__EXERCISE PASSAGE__.
····················

Closed andrewkchan closed 7 months ago
@andrewkchan Thank you for your fantastic work in making the MPS backend finally work! I did a quick test for this PR and found it works almost faultlessly from my laptop. My test setup is based on a customized M2 Max (30 of the 38 GPU cores).
CMake and XCode build:
cmake -G Xcode -DCMAKE_PREFIX_PATH=../../libtorch -DGPU_RUNTIME=MPS -DCMAKE_BUILD_TYPE=Release -DOPENSPLAT_BUILD_SIMPLE_TRAINER=ON ../
./opensplat ~/Data/banana -n 100 3.76s user 1.75s system 100% cpu 5.465 total
CMake and make build:
cmake -DCMAKE_PREFIX_PATH=../../libtorch -DGPU_RUNTIME=MPS -DCMAKE_BUILD_TYPE=Release -DOPENSPLAT_BUILD_SIMPLE_TRAINER=ON ../
./opensplat ~/Data/banana -n 100 4.05s user 1.78s system 101% cpu 5.741 total
Perhaps this PR is the first time to make it become possible to natively running 3DGS workload on apple silicon. I'm super excited for this new feature and expecting it would add a new impact in this area soon 🚀
Great work! very excited to start using this :)
Agree! Very exciting @andrewkchan, thanks for the PR. I can't wait to run this on my M1 🙏
I will test/review this sometimes by today or tomorrow.
Quick question, I noticed you made some changes in RasterizeGaussiansCPU and changed size_t pixIdx = (i * width + j)
, did you find some issues with the CPU implementation while working on this?
Currently getting this error while trying to run:
...
init_gsplat_metal_context: load function rasterize_backward_kernel with label: (null)
init_gsplat_metal_context: error: load pipeline error: Error Domain=AGXMetal13_3 Code=3 "Compiler encountered an internal error" UserInfo={NSLocalizedDescription=Compiler encountered an internal error}
Also noticed that the definition for rasterize_forward_kernel_cpso
might be missing?
The error might be coupled with your macos version (13.3 vs 14.4). I was able to run through metal compile with the latest 14.4.1. Maybe we should consider tweaking cmake like https://github.com/ggerganov/llama.cpp/pull/6370 did.
Also, it seems like there is a memory leaking problem on metal and I'm trying to resolve it now.
Yep, I'm on 13.2. I'll try a few things, see if I can get it to compile.
Also, saw that we use nd_rasterize_forward_kernel_cpso
for the rasterize forward pass, so that explains why rasterize_forward_kernel_cpso
is not included. Makes sense.
Quick question, I noticed you made some changes in RasterizeGaussiansCPU and changed size_t pixIdx = (i * width + j), did you find some issues with the CPU implementation while working on this?

····················

__DATA BLOCK__.
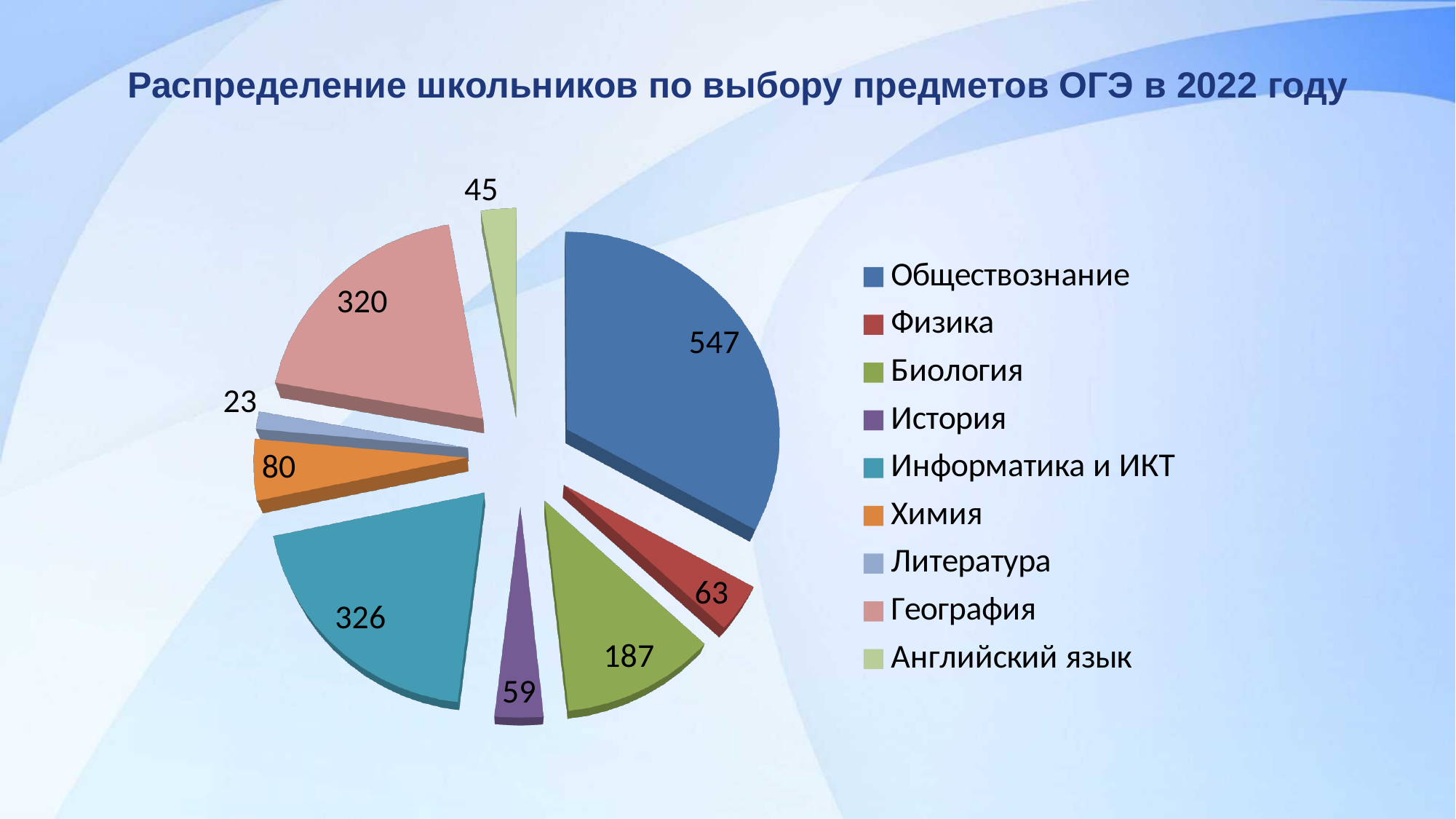
Which subject has the smallest slice of the pie? Литература What is the value for Литература? 23 How many students chose Обществознание? 547 How many subjects are shown in the pie chart? 9 What is the difference between the values for Физика and История? 4 What kind of chart is shown on the slide? pie chart What is the difference between the values for Обществознание and Информатика и ИКТ? 221 What is the value for География? 320 Which is larger, the value for Биология or the value for Химия? Биология What is the value for Информатика и ИКТ? 326 Which subject has the largest slice of the pie? Обществознание What is the title of the chart? Распределение школьников по выбору предметов ОГЭ в 2022 году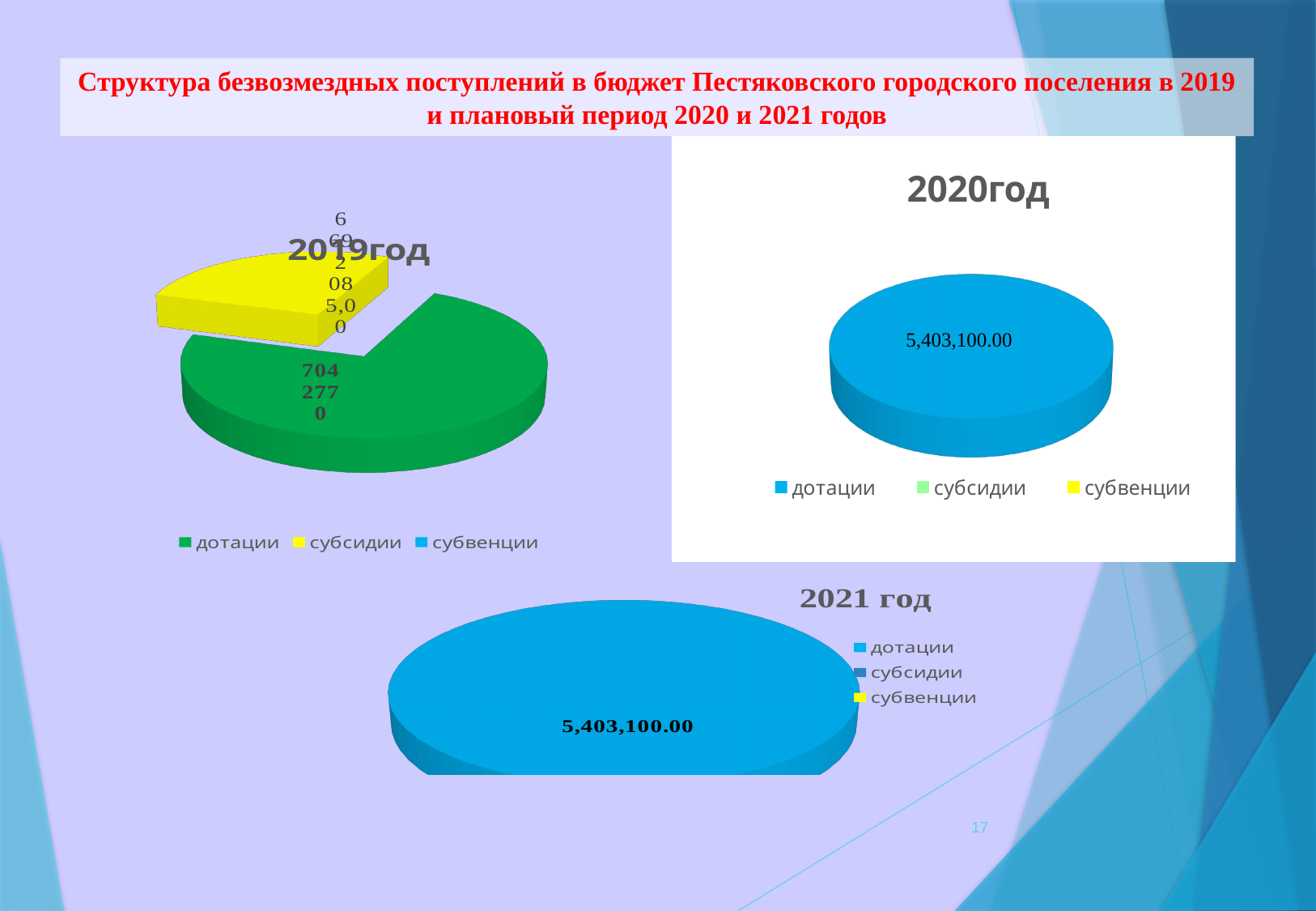
What kind of chart is the 2020год chart? pie chart In the 2019год chart, which is larger, дотации or субсидии? дотации In the 2020год chart, what share of the pie does дотации take? 100% In the 2019год chart, what colour is the дотации slice? green In the 2019год chart, which category has the largest slice? дотации How many slices are visible in the 2019год pie chart? 2 How many pie charts are shown on the slide? 3 What kind of chart is the 2019год chart? pie chart How many entries does the legend of the 2021 год chart list? 3 How many entries does the legend of the 2020год chart list? 3 In the 2020год chart, what value is printed on the дотации slice? 5,403,100.00 In the 2021 год chart, what value is printed on the дотации slice? 5,403,100.00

····················

Please reproduce the MPS backend thread between "init_gsplat_metal_context: load function" and "it to compile.", inclusive, swapping "memory leaking problem" for "memory leak". Work from the MPS backend thread alone, not the listing.

__RESPONSE__.
init_gsplat_metal_context: load function rasterize_backward_kernel with label: (null)
init_gsplat_metal_context: error: load pipeline error: Error Domain=AGXMetal13_3 Code=3 "Compiler encountered an internal error" UserInfo={NSLocalizedDescription=Compiler encountered an internal error}
Also noticed that the definition for rasterize_forward_kernel_cpso
might be missing?
The error might be coupled with your macos version (13.3 vs 14.4). I was able to run through metal compile with the latest 14.4.1. Maybe we should consider tweaking cmake like https://github.com/ggerganov/llama.cpp/pull/6370 did.
Also, it seems like there is a memory leak on metal and I'm trying to resolve it now.
Yep, I'm on 13.2. I'll try a few things, see if I can get it to compile.